▶ _Problem to solve_: Update the records, beginning at the line that has "How far is the distance" and stopping after the last line of the records. Replace "floral valance curtain" with "patterned window curtain" and leave everything else unchanged.
* * *
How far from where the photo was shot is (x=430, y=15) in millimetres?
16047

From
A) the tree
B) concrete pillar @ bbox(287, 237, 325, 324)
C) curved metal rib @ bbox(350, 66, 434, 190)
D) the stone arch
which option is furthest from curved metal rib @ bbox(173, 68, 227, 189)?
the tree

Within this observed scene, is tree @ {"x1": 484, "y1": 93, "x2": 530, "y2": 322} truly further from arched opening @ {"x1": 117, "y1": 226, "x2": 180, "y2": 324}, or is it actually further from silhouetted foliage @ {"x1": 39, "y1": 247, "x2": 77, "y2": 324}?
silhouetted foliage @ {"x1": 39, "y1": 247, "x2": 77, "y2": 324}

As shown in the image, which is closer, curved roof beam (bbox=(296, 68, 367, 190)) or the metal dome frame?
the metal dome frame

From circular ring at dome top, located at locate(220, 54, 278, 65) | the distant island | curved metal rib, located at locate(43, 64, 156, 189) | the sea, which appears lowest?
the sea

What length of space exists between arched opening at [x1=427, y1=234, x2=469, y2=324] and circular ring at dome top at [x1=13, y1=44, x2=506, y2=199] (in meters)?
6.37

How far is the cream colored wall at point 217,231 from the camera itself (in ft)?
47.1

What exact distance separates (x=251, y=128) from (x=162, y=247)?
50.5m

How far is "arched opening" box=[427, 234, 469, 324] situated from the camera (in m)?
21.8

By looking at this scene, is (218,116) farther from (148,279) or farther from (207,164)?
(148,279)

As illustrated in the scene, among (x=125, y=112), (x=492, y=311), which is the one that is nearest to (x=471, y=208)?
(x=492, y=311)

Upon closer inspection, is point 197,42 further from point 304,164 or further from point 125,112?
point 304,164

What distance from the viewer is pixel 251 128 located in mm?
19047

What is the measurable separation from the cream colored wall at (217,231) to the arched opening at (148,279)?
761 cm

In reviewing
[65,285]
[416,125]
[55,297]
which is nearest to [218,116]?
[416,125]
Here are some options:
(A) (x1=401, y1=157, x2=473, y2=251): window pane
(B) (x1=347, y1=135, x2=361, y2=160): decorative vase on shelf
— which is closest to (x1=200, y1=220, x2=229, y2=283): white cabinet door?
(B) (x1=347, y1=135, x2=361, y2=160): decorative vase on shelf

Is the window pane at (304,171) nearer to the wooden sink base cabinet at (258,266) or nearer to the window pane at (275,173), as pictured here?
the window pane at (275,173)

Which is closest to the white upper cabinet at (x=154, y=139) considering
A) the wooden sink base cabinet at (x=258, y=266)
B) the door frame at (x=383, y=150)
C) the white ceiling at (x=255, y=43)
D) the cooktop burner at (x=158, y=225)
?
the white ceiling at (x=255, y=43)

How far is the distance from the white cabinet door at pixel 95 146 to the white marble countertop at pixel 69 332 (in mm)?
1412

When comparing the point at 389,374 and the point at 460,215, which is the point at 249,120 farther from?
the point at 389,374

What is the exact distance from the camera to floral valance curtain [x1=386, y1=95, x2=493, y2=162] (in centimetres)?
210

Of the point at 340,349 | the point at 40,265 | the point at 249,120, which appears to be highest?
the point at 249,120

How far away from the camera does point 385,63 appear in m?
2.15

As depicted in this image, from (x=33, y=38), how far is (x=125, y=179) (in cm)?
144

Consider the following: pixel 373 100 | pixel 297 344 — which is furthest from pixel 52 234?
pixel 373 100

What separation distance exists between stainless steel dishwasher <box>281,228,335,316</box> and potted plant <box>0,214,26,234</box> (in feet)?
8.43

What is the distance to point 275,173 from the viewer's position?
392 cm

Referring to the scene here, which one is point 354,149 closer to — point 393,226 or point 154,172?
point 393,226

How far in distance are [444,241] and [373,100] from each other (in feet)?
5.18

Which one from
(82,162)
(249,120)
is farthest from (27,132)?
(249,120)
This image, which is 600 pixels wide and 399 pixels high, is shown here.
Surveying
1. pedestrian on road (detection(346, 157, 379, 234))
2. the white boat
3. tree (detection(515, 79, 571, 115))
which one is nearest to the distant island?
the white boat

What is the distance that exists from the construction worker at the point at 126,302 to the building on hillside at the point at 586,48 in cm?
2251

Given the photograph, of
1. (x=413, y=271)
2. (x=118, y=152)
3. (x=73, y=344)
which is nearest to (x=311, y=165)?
* * *
▶ _The completed task_:
How far is the distance from the white cabinet door at pixel 95 146 to the white marble countertop at pixel 69 332 (in mm)?
1412

When comparing the point at 389,374 and the point at 460,215, which is the point at 249,120 farther from?
the point at 389,374

What is the exact distance from the camera to patterned window curtain [x1=386, y1=95, x2=493, y2=162] (in centimetres)?
210

Of the point at 340,349 | the point at 40,265 | the point at 249,120, which appears to be highest?
the point at 249,120

How far away from the camera does point 385,63 appear in m?
2.15

As depicted in this image, from (x=33, y=38), how far is (x=125, y=179) (in cm)?
144

Consider the following: pixel 373 100 | pixel 297 344 — which is furthest from pixel 52 234?
pixel 373 100

What separation distance exists between stainless steel dishwasher <box>281,228,335,316</box> and potted plant <box>0,214,26,234</box> (in feet)?
8.43

What is the distance to point 275,173 from the viewer's position?
392 cm

Referring to the scene here, which one is point 354,149 closer to — point 393,226 or point 154,172?
point 393,226

How far in distance are [444,241] and [373,100] from each other (in feet)?
5.18

Which one from
(82,162)
(249,120)
is farthest from (27,132)?
(249,120)
This image, which is 600 pixels wide and 399 pixels high, is shown here.
Surveying
1. pedestrian on road (detection(346, 157, 379, 234))
2. the white boat
3. tree (detection(515, 79, 571, 115))
which one is nearest to the distant island?
the white boat

What is the distance that exists from the construction worker at the point at 126,302 to the building on hillside at the point at 586,48 in cm?
2251

Given the photograph, of
1. (x=413, y=271)
2. (x=118, y=152)
3. (x=73, y=344)
which is nearest to (x=311, y=165)?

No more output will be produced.